Paleosols, bones, phytoliths, and δ13C signatures of humus and teeth in the alluvial sequence of Axamilpa, Puebla: Inferences for landscape evolution and megafauna paleoecology during MIS 3–2 in Southern Mexico

•Paleosols of Axamilpa, Puebla, Mexico were used for reconstructing past climates.•Paleoclimatic and paleoenvironmental changes were supported trough 14C dates.•Analysis of paleosols micromorphology supported the degree of soil´s development.•Paleovegetation changes were deduced through humus δ13C and silica microfossils.•To support the changes in paleoenvironments the vertebrate fossil record was used.

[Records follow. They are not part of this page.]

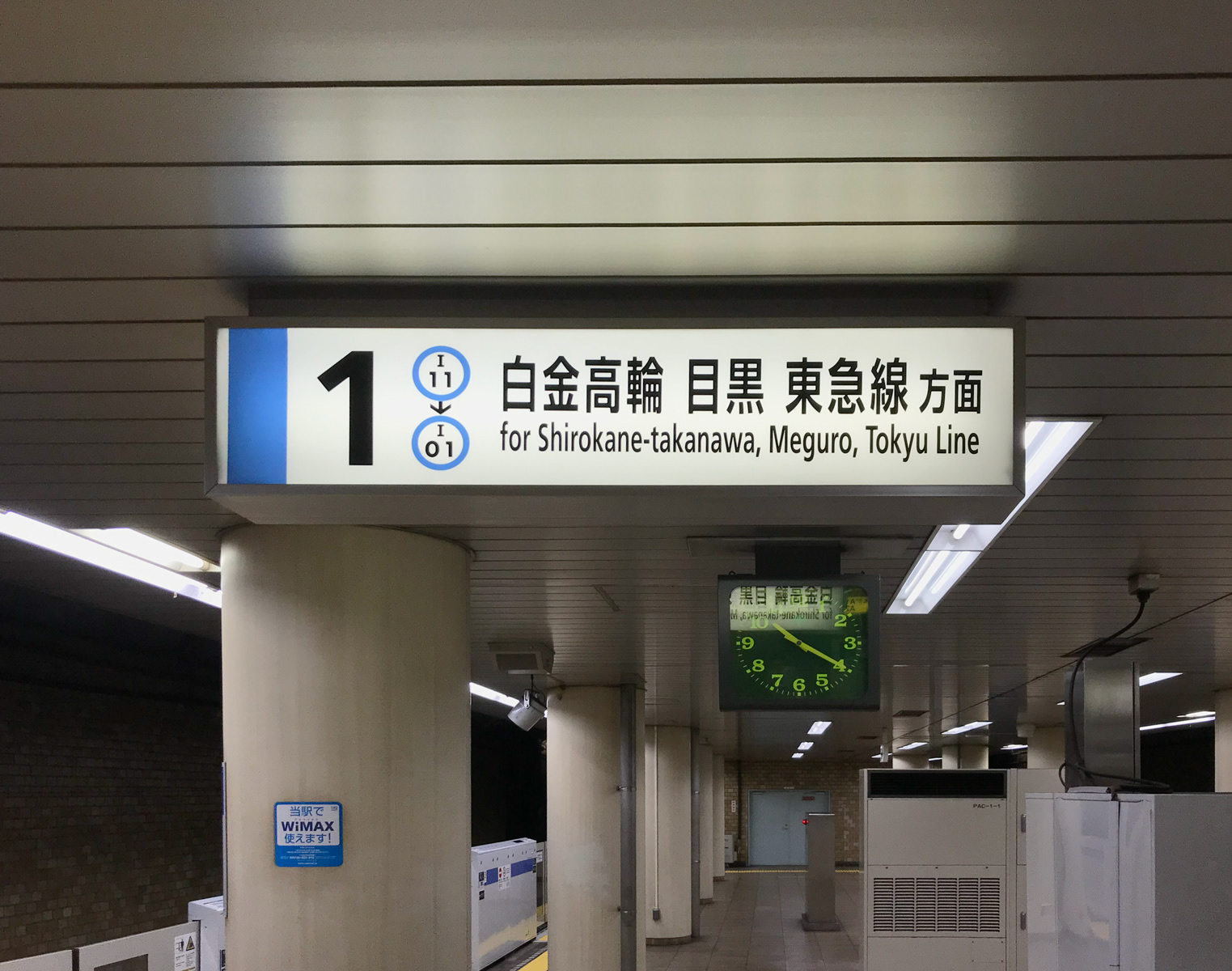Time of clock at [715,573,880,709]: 10:19
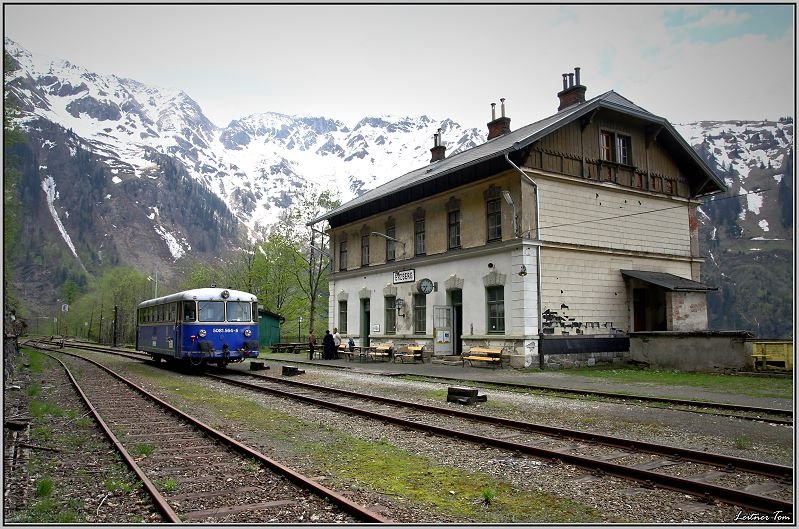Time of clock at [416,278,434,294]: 8:34
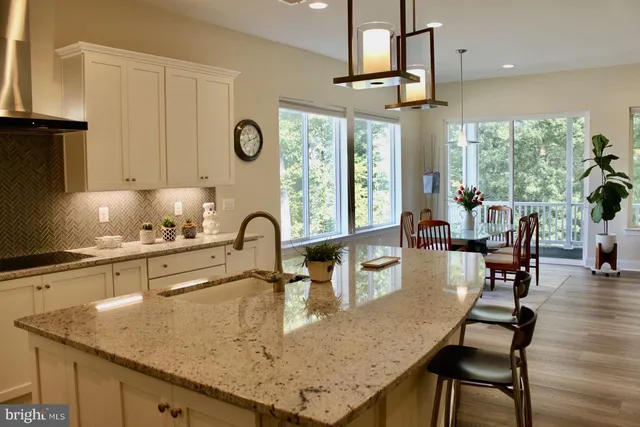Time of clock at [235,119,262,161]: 8:11
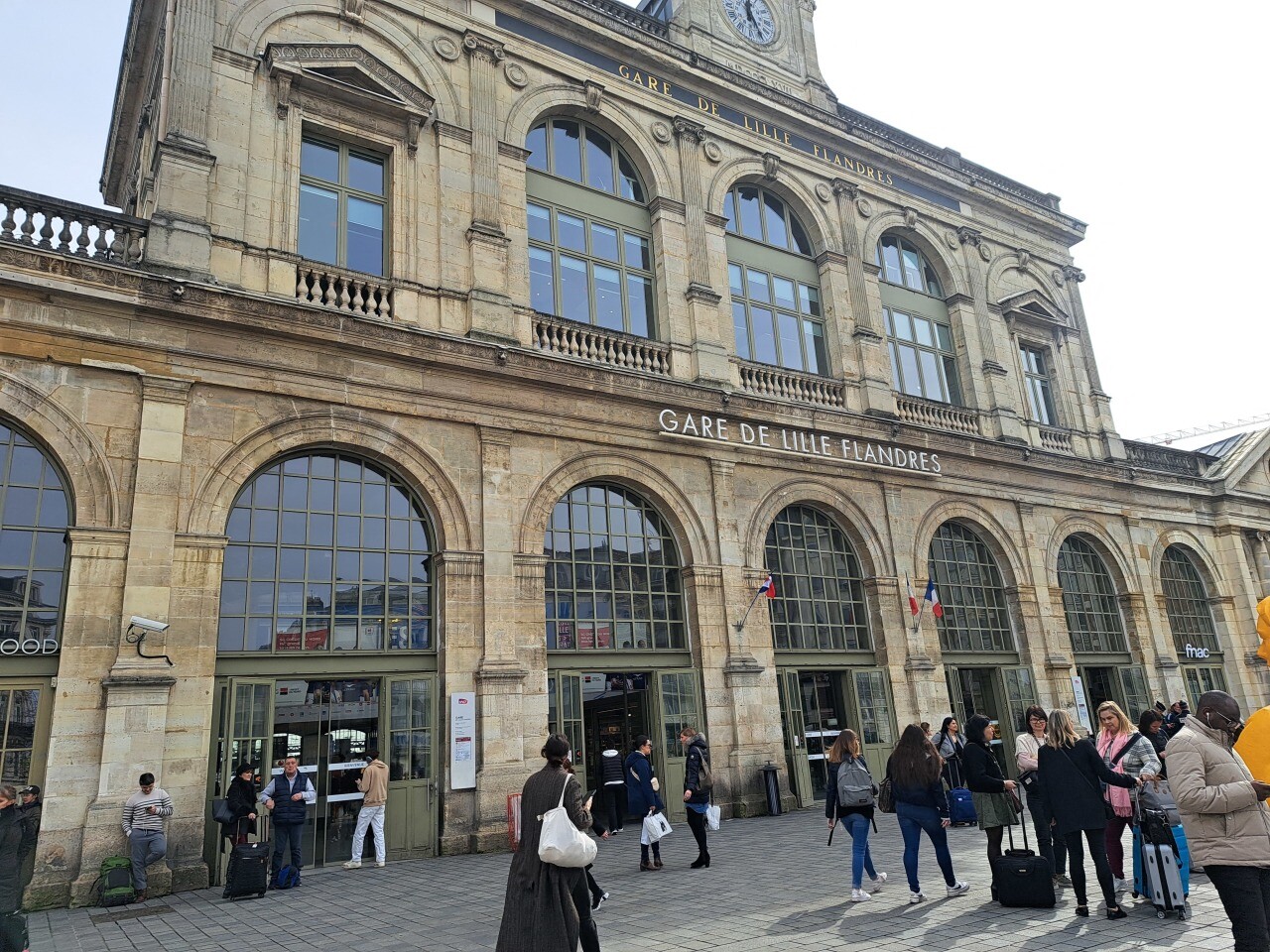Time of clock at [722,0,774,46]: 12:26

Alluvial paleosol–sedimentary sequences containing animal fossils, and paleobotanical and paleopedological archives have a potential for reconstructing Quaternary paleoenvironments in Southern Mexico and for understanding the paleoecology of Pleistocene megafauna. In the section of Axamilpa river four pedostratigraphic units were recognized. The lower Gleyic and Vertic pedological Units are at the end of marine isotopic stage (MIS) 3 while the upper Humic and (most probably) Calcic Units correspond to MIS 2 according to the radiocarbon dates of humus. The micromorphological analysis indicates an incipient development and syn-sedimentary character of paleopedogenesis in the periodically water-saturated environment (indicated by redoximorphic features, hydrogenic carbonates and low values of magnetic susceptibility in most strata). The δ13C values of the paleosol humus range from − 22.6 to − 24.7, indicating a C3 vegetation, whereas in the modern soil it is higher (− 15.2) pointing to an abundance of the C4 and CAM plants. The δ13C signature of the vegetation inferred from the teeth enamel of the fossil fauna appeared to be less negative than that of humus from corresponding paleosols. The alimentary preferences of the paleofauna which fed on grasses with high proportion of C4 plants explain this difference. The phytolith analysis shows dominance in conifer forms, followed by C4 and C3 grasses. The content of conifer phytoliths is progressively reduced towards the top of the sequence. We interpret the Late Pleistocene landscape of this area as a heterogeneous forest–grassland landscape with the forest shrinking through time and the grass areas increasing. Swampy floodplain meadows (inferred from paleopedological results) could provide a habitat for grassy vegetation. Both isotope and phytolith records demonstrate a contrasting difference between Pleistocene and recent vegetation dominated by xerophytic shrubs and succulents. This vegetation change could play important role in the extinction of Pleistocene megafauna.